§ WRITTEN REQUEST: Can you convert all the rows below into a JSON list of strings, one string per line, dropping blank lines and leaving the pictures out?

╭─ DATA FOR THIS EXERCISE

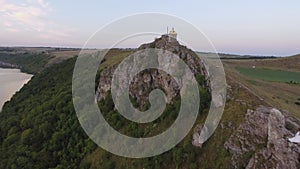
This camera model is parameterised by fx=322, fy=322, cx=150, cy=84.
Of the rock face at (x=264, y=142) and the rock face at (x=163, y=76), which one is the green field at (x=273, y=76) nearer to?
the rock face at (x=163, y=76)

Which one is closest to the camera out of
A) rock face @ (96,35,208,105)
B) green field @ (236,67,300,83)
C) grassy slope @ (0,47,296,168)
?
grassy slope @ (0,47,296,168)

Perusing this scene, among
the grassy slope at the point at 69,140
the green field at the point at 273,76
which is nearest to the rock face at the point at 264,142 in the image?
the grassy slope at the point at 69,140

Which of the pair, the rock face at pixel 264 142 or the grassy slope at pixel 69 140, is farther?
the grassy slope at pixel 69 140

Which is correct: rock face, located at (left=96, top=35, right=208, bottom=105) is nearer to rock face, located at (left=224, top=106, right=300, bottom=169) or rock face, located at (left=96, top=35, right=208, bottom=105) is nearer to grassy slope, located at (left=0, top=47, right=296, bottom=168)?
grassy slope, located at (left=0, top=47, right=296, bottom=168)

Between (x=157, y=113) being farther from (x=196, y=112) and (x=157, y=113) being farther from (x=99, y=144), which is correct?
(x=99, y=144)

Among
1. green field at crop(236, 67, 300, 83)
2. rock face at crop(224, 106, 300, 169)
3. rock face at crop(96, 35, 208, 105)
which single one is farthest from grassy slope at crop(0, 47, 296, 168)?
green field at crop(236, 67, 300, 83)

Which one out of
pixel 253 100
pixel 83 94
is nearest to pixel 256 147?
pixel 253 100

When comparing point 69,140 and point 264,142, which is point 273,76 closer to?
point 264,142

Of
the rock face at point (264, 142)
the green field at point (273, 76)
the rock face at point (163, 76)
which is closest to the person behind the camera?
the rock face at point (264, 142)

╰─

§ CORRECT ANSWER:
[
  "This camera model is parameterised by fx=322, fy=322, cx=150, cy=84.",
  "Of the rock face at (x=264, y=142) and the rock face at (x=163, y=76), which one is the green field at (x=273, y=76) nearer to?",
  "the rock face at (x=163, y=76)",
  "Which one is closest to the camera out of",
  "A) rock face @ (96,35,208,105)",
  "B) green field @ (236,67,300,83)",
  "C) grassy slope @ (0,47,296,168)",
  "?",
  "grassy slope @ (0,47,296,168)",
  "Perusing this scene, among",
  "the grassy slope at the point at 69,140",
  "the green field at the point at 273,76",
  "which is nearest to the rock face at the point at 264,142 in the image?",
  "the grassy slope at the point at 69,140",
  "Which of the pair, the rock face at pixel 264 142 or the grassy slope at pixel 69 140, is farther?",
  "the grassy slope at pixel 69 140",
  "Which is correct: rock face, located at (left=96, top=35, right=208, bottom=105) is nearer to rock face, located at (left=224, top=106, right=300, bottom=169) or rock face, located at (left=96, top=35, right=208, bottom=105) is nearer to grassy slope, located at (left=0, top=47, right=296, bottom=168)?",
  "grassy slope, located at (left=0, top=47, right=296, bottom=168)",
  "Between (x=157, y=113) being farther from (x=196, y=112) and (x=157, y=113) being farther from (x=99, y=144), which is correct?",
  "(x=99, y=144)",
  "Among",
  "1. green field at crop(236, 67, 300, 83)",
  "2. rock face at crop(224, 106, 300, 169)",
  "3. rock face at crop(96, 35, 208, 105)",
  "which single one is farthest from grassy slope at crop(0, 47, 296, 168)?",
  "green field at crop(236, 67, 300, 83)",
  "Which one out of",
  "pixel 253 100",
  "pixel 83 94",
  "is nearest to pixel 256 147?",
  "pixel 253 100",
  "When comparing point 69,140 and point 264,142, which is point 273,76 closer to?",
  "point 264,142",
  "Of",
  "the rock face at point (264, 142)",
  "the green field at point (273, 76)",
  "the rock face at point (163, 76)",
  "which is closest to the person behind the camera?",
  "the rock face at point (264, 142)"
]